───── Extract provided

Managing sadness, boredom, loneliness and depression as I heal from injury: Focusing on beauty, breath, and magic

When I’m down, one of the most useful exercises I’ve found is to look around me for something beautiful. Then I concentrate on that beauty, breathe into it, and ground myself.

The last 6 weeks have been hard. My favorite thing about myself is my optimism. I typically don’t let things get me down, at least not for long. My optimism and my ability to stay positive have been sorely taxed by my current predicament.

Because of the nature of my injuries, I am largely immobile. That means I’m alone much of the day while Andrew works and either on the couch or in bed. That also means I’m by myself. I can’t work on the computer long because the neon silver streaks and distortion in my eye cause blazing headaches and even blue blocker glasses don’t help. I have better luck with my phone but find correcting voice notes annoying and typing with one finger tedious.

I’ve been sad, lonely, depressed, and bored. I cry, a lot.

Then, out of the blue, chocolate covered strawberries, my favorite Starbucks drink, flowers, soap, lip mask and lip gloss, a lovely glass hummingbird, tea, chocolates, zatar seasoning, pita bread, and olive oil, or a DoorDash gift certificate arrive. My daughter, my son, a friend calls or texts at the perfect moment. Andrew takes a break to chat or just wrap me in his arms. I am reminded that I am loved, that I am connected.

Closer to home, a wheelchair has allowed me to go out and enjoy Korean BBQ with my daughter and lovely quick or quiet and relaxed dinners with my sweetie, as well as trips around grocery stores, Costco, and our local outdoor mall.

──────────
───── Data

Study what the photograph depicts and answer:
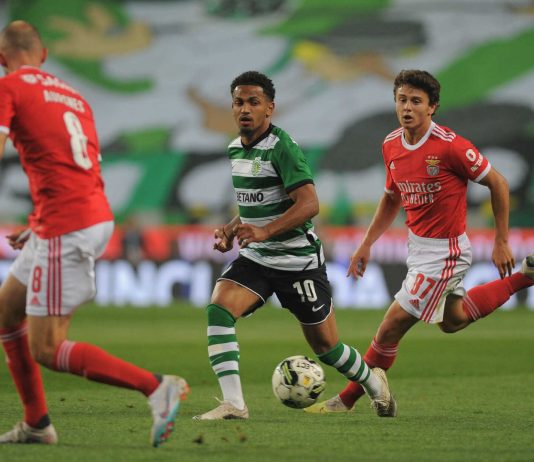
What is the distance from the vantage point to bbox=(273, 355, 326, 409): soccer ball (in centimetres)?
689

──────────

Complete the following:
a - In the essay on coping while healing from injury, list the four feelings named in the sentence "I've been sad, lonely, depressed, and bored."
b - Resume the essay on coping while healing from injury, starting right after its last sentence.
The lines are not needed for any of this.

Answer list:
a -
- Sad
- Lonely
- Depressed
- Bored

b -
The slog isn’t over, but things are getting better. The surgeon estimates that the gas bubble in my eye will dissipate fully sometime within the next three weeks. That will stop the ongoing game of Pong in my eye that has constantly undermined my balance. It looks like in the spring I will probably need another surgery to remove scar tissue from my retina (which resulted from the first surgery and which is distorting and blurring my vision – think fun house mirror). I don’t know how much vision I’ll ultimately get back, but I am hopeful. I still don’t know what my knee will require to heal. I see a doctor in January. I hope this time in a brace with crutches will allow it to heal on its own. It is feeling better and I’m much more self reliant.

In one of his classes, Vishen Lakhiani of Mindvalley recommends ending every day by taking note of at least 3 moments of magic that happened during the day. This exercise and mindset help me balance and move forward.

These practices remind me that no matter what is happening in my life, I am always surrounded by beauty. There is always magic to be noticed and appreciated. There is much to be grateful for.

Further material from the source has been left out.